Tuesday, January 15, 2013

Sydney's Sight Words

I know that I've told you this before, but it bears repeating, since it's so clearly marked throughout our school days:

My Sydney is a girl who likes to have the correct answer.

Unfortunately, school (like life) is all about incorrect answers, and daily Sydney is confronted with words incorrectly decoded, math problems incorrectly solved, lowercase y's and g's written incorrectly above the baseline.

I've taken to sending Syd to lie down in her bed and rest for several minutes when she throws a fit during schoolwork, and I'm surprised at how often she does fall asleep during this time, but mostly she isn't tired when she throws a fit.

She's frustrated.

It's led me to a different way to do school with Sydney, because Willow HATES review, but Sydney loves it. She thrives on it. Getting the correct answer, whether it's for the first or the hundredth time, makes her really, really happy.

So although this sight word activity that I'm about to show you would have driven Will utterly around the bend, it's one of Sydney's favorite moments of each school day. We call it the Sight Word Caterpillar, and it comes from Confessions of a Homeschooler, who has generously created a pdf of sight word caterpillars for all the dolch sight words from kindergarten through third grade.

---*---

◆ **TASK TO COMPLETE**
Reproduce the Sydney's Sight Words post word for word, from start to finish.

---*---

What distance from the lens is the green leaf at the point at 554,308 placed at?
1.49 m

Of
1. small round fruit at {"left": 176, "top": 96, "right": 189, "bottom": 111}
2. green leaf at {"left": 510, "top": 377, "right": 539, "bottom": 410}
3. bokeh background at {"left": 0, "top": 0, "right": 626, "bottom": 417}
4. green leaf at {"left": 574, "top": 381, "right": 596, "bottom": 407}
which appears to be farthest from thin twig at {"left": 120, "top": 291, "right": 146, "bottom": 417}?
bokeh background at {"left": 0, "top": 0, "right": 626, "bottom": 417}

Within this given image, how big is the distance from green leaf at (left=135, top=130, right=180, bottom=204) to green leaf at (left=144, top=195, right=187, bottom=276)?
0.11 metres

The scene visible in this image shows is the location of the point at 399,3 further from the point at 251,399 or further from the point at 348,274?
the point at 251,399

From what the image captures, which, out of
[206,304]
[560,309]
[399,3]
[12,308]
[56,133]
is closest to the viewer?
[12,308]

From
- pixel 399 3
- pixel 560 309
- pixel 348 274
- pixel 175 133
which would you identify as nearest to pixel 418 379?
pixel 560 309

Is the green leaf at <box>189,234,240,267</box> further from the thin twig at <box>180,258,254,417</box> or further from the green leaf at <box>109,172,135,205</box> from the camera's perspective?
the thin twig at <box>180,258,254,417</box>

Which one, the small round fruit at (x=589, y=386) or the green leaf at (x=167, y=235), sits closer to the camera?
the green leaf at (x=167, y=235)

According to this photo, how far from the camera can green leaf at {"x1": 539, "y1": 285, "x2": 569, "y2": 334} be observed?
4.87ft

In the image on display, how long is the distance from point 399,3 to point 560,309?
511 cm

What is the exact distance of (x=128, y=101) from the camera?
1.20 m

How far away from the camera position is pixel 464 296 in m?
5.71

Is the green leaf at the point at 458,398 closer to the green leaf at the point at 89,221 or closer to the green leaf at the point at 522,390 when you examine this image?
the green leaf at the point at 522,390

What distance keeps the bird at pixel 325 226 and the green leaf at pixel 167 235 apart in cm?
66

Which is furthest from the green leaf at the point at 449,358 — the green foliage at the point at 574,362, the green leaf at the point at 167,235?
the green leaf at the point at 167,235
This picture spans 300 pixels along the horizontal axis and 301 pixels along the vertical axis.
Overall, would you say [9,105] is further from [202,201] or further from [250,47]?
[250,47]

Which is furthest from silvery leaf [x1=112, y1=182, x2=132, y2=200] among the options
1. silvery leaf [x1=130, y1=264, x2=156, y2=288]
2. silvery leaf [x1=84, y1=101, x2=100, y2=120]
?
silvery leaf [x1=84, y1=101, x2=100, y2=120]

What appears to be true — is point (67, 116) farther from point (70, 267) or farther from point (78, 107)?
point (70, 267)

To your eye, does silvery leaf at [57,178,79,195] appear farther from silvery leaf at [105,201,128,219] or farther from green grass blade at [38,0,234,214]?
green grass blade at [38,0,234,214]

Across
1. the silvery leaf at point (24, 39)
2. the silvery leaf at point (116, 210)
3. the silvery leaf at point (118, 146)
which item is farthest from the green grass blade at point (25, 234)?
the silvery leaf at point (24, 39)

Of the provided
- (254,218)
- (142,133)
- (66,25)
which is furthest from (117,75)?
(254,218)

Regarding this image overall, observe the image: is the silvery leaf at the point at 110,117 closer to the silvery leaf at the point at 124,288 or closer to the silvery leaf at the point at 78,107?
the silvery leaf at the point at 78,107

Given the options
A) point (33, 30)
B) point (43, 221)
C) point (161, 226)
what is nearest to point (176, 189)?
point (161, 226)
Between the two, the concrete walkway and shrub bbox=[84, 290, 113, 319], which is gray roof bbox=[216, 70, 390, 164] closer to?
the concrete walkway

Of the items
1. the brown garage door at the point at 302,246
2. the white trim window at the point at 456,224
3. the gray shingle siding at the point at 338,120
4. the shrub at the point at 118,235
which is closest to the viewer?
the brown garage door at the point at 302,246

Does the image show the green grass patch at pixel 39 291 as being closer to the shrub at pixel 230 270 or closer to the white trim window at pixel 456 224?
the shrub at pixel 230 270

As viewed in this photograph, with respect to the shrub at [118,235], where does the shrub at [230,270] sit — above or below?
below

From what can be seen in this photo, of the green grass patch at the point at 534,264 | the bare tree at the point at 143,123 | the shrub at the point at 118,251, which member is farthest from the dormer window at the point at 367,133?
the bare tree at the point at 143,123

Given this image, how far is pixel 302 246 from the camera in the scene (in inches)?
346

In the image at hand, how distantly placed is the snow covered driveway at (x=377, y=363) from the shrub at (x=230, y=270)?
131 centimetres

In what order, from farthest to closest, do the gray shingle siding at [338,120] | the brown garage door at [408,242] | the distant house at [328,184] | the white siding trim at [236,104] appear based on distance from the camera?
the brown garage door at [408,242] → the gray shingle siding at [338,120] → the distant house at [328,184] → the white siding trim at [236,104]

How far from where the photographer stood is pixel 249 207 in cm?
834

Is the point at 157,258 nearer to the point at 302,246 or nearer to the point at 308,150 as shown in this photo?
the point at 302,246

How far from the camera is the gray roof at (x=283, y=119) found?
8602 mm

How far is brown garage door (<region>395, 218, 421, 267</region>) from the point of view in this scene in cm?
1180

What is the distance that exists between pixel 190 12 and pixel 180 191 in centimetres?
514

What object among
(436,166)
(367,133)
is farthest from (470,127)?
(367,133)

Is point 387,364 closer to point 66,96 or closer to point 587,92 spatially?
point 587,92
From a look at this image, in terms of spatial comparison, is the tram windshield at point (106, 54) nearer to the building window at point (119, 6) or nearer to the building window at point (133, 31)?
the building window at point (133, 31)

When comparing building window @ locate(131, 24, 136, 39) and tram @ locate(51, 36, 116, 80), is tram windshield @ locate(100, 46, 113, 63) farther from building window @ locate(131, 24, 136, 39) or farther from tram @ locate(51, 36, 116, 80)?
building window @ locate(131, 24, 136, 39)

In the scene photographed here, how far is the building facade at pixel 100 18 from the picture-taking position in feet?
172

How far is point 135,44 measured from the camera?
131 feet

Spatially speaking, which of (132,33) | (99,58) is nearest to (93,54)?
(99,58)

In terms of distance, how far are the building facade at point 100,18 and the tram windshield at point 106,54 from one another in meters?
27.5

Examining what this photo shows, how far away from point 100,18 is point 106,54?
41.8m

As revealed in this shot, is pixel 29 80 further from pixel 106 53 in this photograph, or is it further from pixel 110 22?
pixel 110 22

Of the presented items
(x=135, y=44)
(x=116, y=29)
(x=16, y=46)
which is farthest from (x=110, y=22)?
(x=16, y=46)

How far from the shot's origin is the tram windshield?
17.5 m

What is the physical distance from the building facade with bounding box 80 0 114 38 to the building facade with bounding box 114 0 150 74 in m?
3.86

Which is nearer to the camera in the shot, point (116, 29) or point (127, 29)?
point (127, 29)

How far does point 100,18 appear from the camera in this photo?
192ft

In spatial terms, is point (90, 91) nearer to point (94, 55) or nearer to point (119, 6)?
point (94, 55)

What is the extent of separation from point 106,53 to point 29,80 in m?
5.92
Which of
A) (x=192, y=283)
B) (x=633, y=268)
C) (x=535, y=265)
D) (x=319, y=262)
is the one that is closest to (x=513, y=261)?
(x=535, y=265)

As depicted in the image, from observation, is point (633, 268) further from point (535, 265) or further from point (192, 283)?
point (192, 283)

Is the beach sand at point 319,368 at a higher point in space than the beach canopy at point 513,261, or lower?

---*---

◆ **TASK OUTPUT**
Tuesday, January 15, 2013

Sydney's Sight Words

I know that I've told you this before, but it bears repeating, since it's so clearly marked throughout our school days:

My Sydney is a girl who likes to have the correct answer.

Unfortunately, school (like life) is all about incorrect answers, and daily Sydney is confronted with words incorrectly decoded, math problems incorrectly solved, lowercase y's and g's written incorrectly above the baseline.

I've taken to sending Syd to lie down in her bed and rest for several minutes when she throws a fit during schoolwork, and I'm surprised at how often she does fall asleep during this time, but mostly she isn't tired when she throws a fit.

She's frustrated.

It's led me to a different way to do school with Sydney, because Willow HATES review, but Sydney loves it. She thrives on it. Getting the correct answer, whether it's for the first or the hundredth time, makes her really, really happy.

So although this sight word activity that I'm about to show you would have driven Will utterly around the bend, it's one of Sydney's favorite moments of each school day. We call it the Sight Word Caterpillar, and it comes from Confessions of a Homeschooler, who has generously created a pdf of sight word caterpillars for all the dolch sight words from kindergarten through third grade.